When working with logarithms, understanding their properties is key. One of the most widely used properties is the addition property. This property states that the sum of two logarithms with the same base is equivalent to the logarithm of the product of their arguments.

Formally, it's expressed as:

• \( \log_b (m) + \log_b (n) = \log_b (m \cdot n) \)

This transformation helps in simplifying and solving equations involving logarithms. In our equation, \( \log_3 x + \log_3 (x-2) = 1 \), we used this property to condense two separate logs into a single one: \( \log_3 (x(x-2)) \).

This kind of simplification can make it much easier to solve the equation since we are dealing with just one logarithmic expression on one side.Additionally, remember the definition of a logarithm: for \( \log_b (a) = c \), it means that \( b^c = a \). This becomes valuable when moving from logarithmic to exponential form, allowing us to solve for the variable inside the log.

Once the logarithmic expression \( \log_3 (x(x-2)) = 1 \) is transformed using the properties of logarithms, it leads to an equation involving a quadratic expression. This is a very common development when working with logarithmic equations.

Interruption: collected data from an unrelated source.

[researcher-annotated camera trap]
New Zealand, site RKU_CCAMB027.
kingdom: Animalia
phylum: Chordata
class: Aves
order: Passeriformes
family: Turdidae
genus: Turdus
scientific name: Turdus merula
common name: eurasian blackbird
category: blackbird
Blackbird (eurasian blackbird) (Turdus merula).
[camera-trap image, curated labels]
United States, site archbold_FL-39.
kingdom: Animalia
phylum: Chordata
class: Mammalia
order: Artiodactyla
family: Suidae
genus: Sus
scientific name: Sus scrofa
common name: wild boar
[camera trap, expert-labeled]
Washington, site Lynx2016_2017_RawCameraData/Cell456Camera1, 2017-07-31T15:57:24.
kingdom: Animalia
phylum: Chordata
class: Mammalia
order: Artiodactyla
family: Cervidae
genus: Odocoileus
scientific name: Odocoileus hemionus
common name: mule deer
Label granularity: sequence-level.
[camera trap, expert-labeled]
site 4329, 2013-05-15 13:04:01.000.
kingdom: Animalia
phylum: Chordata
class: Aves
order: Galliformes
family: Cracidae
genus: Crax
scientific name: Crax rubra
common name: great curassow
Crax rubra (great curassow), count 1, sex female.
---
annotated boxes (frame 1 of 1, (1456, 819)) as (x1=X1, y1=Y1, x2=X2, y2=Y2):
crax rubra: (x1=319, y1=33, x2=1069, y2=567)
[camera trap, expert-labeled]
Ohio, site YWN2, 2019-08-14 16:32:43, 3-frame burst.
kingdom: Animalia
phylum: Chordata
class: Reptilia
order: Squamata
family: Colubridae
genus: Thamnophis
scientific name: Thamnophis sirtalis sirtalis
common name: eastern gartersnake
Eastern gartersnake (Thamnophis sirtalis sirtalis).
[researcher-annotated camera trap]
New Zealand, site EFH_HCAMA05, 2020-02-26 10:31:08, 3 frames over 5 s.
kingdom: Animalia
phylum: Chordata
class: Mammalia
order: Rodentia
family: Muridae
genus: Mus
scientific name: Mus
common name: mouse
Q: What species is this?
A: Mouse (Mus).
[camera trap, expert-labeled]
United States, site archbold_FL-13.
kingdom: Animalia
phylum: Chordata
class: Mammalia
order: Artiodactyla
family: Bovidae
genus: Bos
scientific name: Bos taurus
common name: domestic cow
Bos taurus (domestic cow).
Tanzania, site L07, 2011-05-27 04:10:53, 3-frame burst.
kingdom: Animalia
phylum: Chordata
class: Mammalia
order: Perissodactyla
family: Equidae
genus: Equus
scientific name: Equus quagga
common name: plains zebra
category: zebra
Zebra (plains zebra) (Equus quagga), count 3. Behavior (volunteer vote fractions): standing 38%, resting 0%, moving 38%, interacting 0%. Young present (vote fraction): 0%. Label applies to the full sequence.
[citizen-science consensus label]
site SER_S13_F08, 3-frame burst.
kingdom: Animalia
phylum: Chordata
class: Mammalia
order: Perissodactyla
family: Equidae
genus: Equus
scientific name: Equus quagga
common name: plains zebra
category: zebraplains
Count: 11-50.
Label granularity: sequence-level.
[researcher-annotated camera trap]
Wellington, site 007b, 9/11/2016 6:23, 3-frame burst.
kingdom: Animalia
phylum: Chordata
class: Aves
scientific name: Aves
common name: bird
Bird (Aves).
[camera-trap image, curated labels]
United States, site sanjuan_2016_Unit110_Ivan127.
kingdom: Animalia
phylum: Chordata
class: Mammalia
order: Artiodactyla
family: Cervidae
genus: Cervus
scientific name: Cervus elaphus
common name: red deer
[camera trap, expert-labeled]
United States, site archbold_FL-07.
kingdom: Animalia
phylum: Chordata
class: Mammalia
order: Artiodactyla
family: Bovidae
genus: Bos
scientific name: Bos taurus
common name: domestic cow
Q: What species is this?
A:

Quadratic equations are equations that can be written in the standard form:

• \( ax^2 + bx + c = 0 \)

In our case, transforming the logarithmic form into exponential form \( x(x-2) = 3 \) results in a quadratic equation \( x^2 - 2x - 3 = 0 \). Solving quadratic equations can involve several methods, including factoring, completing the square, or using the quadratic formula.

It’s essential to recognize the importance of arranging all terms on one side to make one side of the equation equal to zero, which is helpful for factoring or other solution techniques. Remember, finding the roots of a quadratic equation gives us possible solutions for the variable we're solving for.

Factoring is a key step in solving quadratic equations, especially when the equation is easily divisible into simpler expressions.

In the equation \( x^2 - 2x - 3 = 0 \), recognizing patterns or applying techniques like trial and error can help uncover factors. Here, the quadratic factors into \((x - 3)(x + 1) = 0\).

Factoring transforms the original quadratic into two simpler linear expressions. From these expressions, setting each factor equal to zero gives potential solutions for \( x \):

• If \( x - 3 = 0 \), then \( x = 3 \)
• If \( x + 1 = 0 \), then \( x = -1 \)

Only the solution where \( x = 3 \) satisfies the condition for logarithms, which they require the argument to be positive. Thus, factoring not only aids in solving the equation but also in identifying valid solutions when constraints apply, such as those found in logarithmic functions.